Entering the season, we regarded Avisail Garcia as the White Sox' fulcrum. Jose Abreu and Adam Eaton had arrived, but Garcia's potential remained largely latent. If Garcia could translate his imposing physical presence into a somewhat fearsome hitter, the White Sox rebuilding process had its young and controllable core settled into the top half of the lineup. If he stagnated, the Sox then had to reconsider the team's power supply once again.
Two-thirds of the way into the 2015 season, results alone don't bear this out. When Garcia was at his best early in the season, the White Sox were at their worst. Then Garcia disappeared for two months, over which the White Sox played respectable baseball, by and large. Instead of "As Garcia goes, so go the White Sox," it's been closer to, "Garcia does whatever, and the White Sox do whatever." That's not exactly profound, since you can put any name and/or sentient noun in that phrase and it yields the same accuracy.
Thematically, though, there's now a match between the two. The White Sox have launched a thousand adaptations of this quote:
And now here comes Garcia, doing the same damn thing with an intriguing start to his August.
He entered the month with a line of .217/.273/.291 across June and July. It was weird enough that Adam Eaton passed him in homers, but Carlos Sanchez showed more power, too. Combine that with the difficulties in right field, and there's the recipe for a collapsing star.
Then August starts, and Garcia hits four homers over six games with a calmly drawn walk-off walk in there as well.
If you take Garcia's word for it, it's not mere luck. He says he's working with Todd Steverson to address what's really holding him back:
"I have enough power to hit the ball out of this ballpark," Garcia said. "Just trying to use more of my hands, recognize the pitches because I have been swinging at a lot of bad pitches because my body is in front. When I start my at-bat, all my weight is in the back and then when the pitch is coming all my weight is in the front. I’ve got to be in the middle. Not too much back, not too much front, just in the middle to be successful, to use more of my hands."
His main problem is that his bat head never seems ready to meet the ball, so, hey, maybe he's visualized the problem. But we've seen enough struggling hitters talk about breakthroughs, only to see the flicker of hope doused in short order.
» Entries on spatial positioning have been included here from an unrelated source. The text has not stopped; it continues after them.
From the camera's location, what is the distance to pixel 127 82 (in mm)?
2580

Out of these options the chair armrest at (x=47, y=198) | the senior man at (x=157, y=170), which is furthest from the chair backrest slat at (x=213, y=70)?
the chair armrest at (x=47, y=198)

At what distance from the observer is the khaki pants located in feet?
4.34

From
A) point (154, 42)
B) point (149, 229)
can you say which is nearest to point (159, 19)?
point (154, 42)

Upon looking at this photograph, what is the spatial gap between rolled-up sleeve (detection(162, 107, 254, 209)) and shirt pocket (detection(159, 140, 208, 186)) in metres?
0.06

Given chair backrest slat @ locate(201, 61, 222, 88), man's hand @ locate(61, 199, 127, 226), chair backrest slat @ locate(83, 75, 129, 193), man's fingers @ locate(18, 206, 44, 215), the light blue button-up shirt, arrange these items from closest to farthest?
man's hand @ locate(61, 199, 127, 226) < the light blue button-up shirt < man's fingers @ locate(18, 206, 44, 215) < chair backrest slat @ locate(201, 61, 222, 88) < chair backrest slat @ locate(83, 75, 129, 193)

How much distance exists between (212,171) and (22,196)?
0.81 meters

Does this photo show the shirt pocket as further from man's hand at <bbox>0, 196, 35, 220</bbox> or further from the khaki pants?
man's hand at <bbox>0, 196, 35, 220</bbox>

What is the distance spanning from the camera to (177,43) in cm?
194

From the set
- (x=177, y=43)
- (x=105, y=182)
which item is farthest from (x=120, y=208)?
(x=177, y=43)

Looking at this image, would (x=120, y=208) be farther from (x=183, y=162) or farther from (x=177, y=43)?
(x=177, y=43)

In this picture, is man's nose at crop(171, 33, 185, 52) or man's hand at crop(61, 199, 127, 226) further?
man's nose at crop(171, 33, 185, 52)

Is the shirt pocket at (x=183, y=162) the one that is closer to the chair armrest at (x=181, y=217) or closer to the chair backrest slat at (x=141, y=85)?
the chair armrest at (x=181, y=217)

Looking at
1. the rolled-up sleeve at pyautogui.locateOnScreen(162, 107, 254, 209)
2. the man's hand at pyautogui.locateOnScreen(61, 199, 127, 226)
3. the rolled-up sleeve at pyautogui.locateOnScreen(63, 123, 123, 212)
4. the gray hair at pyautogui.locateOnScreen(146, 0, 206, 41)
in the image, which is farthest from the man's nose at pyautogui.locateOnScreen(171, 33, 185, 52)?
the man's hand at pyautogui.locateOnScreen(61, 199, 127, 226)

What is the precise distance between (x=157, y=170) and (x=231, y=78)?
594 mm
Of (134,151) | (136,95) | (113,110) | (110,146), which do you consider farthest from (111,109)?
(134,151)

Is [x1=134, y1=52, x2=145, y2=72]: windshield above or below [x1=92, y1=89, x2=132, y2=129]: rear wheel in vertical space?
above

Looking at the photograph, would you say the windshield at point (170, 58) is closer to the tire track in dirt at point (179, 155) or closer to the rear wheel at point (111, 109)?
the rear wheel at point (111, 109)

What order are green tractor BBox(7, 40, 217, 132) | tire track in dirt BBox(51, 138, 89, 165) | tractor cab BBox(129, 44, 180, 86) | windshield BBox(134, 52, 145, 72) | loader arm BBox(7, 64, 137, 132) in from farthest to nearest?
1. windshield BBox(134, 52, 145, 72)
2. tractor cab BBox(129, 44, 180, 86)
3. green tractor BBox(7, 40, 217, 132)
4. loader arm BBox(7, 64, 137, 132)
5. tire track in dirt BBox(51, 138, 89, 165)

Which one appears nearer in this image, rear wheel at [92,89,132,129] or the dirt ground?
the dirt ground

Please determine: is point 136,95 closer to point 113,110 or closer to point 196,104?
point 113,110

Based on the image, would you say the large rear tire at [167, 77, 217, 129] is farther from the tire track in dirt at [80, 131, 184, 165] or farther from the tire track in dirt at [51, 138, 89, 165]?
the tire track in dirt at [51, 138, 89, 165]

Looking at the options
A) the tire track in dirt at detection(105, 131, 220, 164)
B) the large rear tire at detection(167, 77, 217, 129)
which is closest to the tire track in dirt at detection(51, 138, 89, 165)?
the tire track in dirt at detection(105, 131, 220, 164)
A data shortage remains.
If Garcia keeps backing up the talk with actions like the two homers on Monday night, though ...
That really is the attainable version of the ideal Garcia. Matt Shoemaker threw him a rolling slider, and AVI SMAAAAAAAAASH to left field. Shoemaker then threw him a good fastball away, and Garcia hammered it over the wall in right, and several rows deep to boot. Maybe the inside fastball will always challenge Garcia, but if that becomes his only chief weakness inside the strike zone, it should become easier to lay off and avoid lettting pitchers bully him back to the dugout.
One thing at a time, though. Right now, Garcia's tendency to jam himself on breaking balls discouraged me more than anything else about his approach, so patching that flaw makes him eminently more watchable. It's so much better when it's the opposing pitchers who don't want to see the results.